[死生考] 情報死

 基本的に益体もない与太話です。
 ヒマな酔狂人以外は読まん方がよかろうと、ここに宣言しときます。
 ……と、責任回避をしておいて。

 


人間存在の「死」を考えたとき、物理死情報死があると思った。
 物理死とは一般的にいうところの死。生物としての生命活動を終えたときに来るもの。
 情報死とは、情報の途絶。情報の更新が一切されない状態のこと。
 この区分は影響を与える領域の違いと考えるといい。

 人間が物理存在として生存する限り、物理領域に影響を与え続ける。
 呼吸し、飲食し、運動し、排泄し……これだけでも、まあ地球全体からすれば微々たる物だが、充分確実な影響を与えている。物理死とはこうした影響を与えられなくなった状態のこと。極限まで進めれば、骨すら土に帰するまでは物理死を迎えないことになってしまうが、今はそこまで考えずに、とりあえず消費活動(主に呼吸および飲食)を停止するまでと考える。

 対する情報死。これがちょっと厄介だ。
 情報領域の影響は、個人が物理死を迎えただけでは終わらない。
 たとえば生者が個人について語ったとき、その情報を摂取した人には影響を与えている。
 ところが同時に、物理的に生きていても情報死を迎えることはある。
 特定個人が生きていたとして、その個人の情報をまったく伝えなければ、影響を与えることはできない。
 これは情報死というものが絶対的ではなく、常に復活の可能性を有すること、それから情報死という概念が極めて個人的な主観の中にしかないということを意味している。
 物理死に比べて、随分と曖昧だ。
 だが、その曖昧な主観の中での話だからこそ、情報死はより重要だ。

 人間は、人間社会における人間は、常に情報存在に他ならない。
 人間は物理領域において確たる物理存在だが、人間社会において重要視されるのは、その人間の情報だから。ここでの情報とは、「評価」や「印象」という言葉と言い換えても差し支えない。
 ちょっと分かりにくい話だけど、たとえば、
「僕の友人は、僕の主観(心)の中にいる」と……
 なんだかアブナイ表現かもだけど。

 僕は僕の友人について、いろいろな情報(たとえば語調や仕草、会話の内容など)を摂取して、意識/無意識に関わらず、印象という形で評価している。僕が抱いた誰かの印象というヤツは、僕の主観、僕の価値観によって、情報が分解/再構築された結果で、それが僕の中での特定個人ということになっている。
 いわゆる「僕の知ってる誰それ」というやつ。コレは当然、あらゆる「他人が知ってる誰それ」とは違う。近似値くらいは、あるだろうけど。
 たぶん、いやほぼ確実に、僕の友人から見た僕というのも人それぞれのはずだ。共通点はあるだろうけど、細かい部分で差異は必ず出ている。そういう意味では、僕と言う存在は僕を知っているあらゆる人々と同じくらいの数、存在している。これはもちろん、情報存在としての僕。

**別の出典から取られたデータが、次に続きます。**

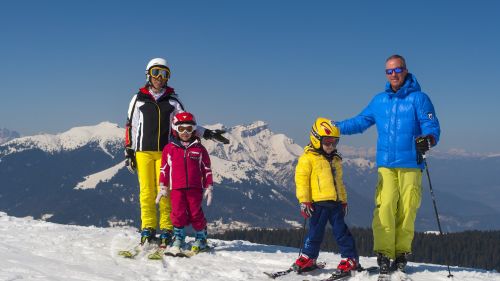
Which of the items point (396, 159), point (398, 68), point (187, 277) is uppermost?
point (398, 68)

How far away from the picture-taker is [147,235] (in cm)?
1012

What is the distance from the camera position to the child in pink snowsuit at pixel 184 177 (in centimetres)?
962

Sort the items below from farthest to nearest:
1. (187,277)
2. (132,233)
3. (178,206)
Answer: (132,233)
(178,206)
(187,277)

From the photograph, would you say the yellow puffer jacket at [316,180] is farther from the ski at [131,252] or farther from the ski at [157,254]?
the ski at [131,252]

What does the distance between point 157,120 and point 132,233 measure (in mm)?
3567

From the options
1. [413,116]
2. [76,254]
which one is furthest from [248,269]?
[413,116]

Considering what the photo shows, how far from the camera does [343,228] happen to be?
8453 mm

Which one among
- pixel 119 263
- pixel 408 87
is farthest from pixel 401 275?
pixel 119 263

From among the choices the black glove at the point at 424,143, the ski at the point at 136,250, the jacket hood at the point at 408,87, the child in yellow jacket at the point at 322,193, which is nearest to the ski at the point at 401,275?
the child in yellow jacket at the point at 322,193

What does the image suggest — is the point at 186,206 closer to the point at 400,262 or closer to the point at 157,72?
the point at 157,72

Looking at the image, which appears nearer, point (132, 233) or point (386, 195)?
point (386, 195)

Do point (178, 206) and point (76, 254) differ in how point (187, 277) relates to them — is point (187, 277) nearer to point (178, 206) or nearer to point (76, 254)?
point (178, 206)

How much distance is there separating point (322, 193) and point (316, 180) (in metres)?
0.26

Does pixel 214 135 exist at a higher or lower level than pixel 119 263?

 貴方もそうだ。貴方の中にも実にたくさんの人々が評価され、再構築されて生きている。それは貴方だけの社会で、あなただけの世界だ。
 これが情報領域のヴィジョン。人間社会ってそんなだ。
 だから情報死は重要だと思う。
 要するに、情報死ってのは「忘れられる」ってことだから。
 こんなに寂しいことはないだろう。

 貴方の中にそれだけ多くの人が生きているということは、貴方が忘れない限り、貴方の中で全ての人は生きている。たとえその人が物理死を遂げたとしても、貴方の中には生きている。貴方が忘れない限り。(より広義には、貴方が生きている限り)
 だから、たとえ物理死を迎えた知人、友人がいても、その人のことを貴方が大切だと思えるなら、折々にその人のことを思い出して、話し合えばいい。あなたがそうして覚えている限り、その人は完全死――物理/情報両面の死――を迎えることは無い。

 逆に、さっさと死んで欲しいヒトがいたら、忘れてしまうに限る。そうすることで、少なくとも貴方の中のそのヒトは死んだのと同じだ。また、恨み骨髄、忘れたくても忘れられないヒトもいる。
 そういうヒトには徹底的に罵詈雑言を投げかけて、人間存在としてどうしようもなく落第なところまで貶めてやればいい。少なくとも、貴方にとってそのヒトはそういう存在なのだから。

 悲しいかな、人間はどこまでも主観で生きている。
 (だからこそ争いも起きるんだろう)
 何もかもが思い通りにゆかないこの世の中、せめて自分の思いの領域くらい、好きにしたっていいじゃないかと思うんだけど、どうだろう?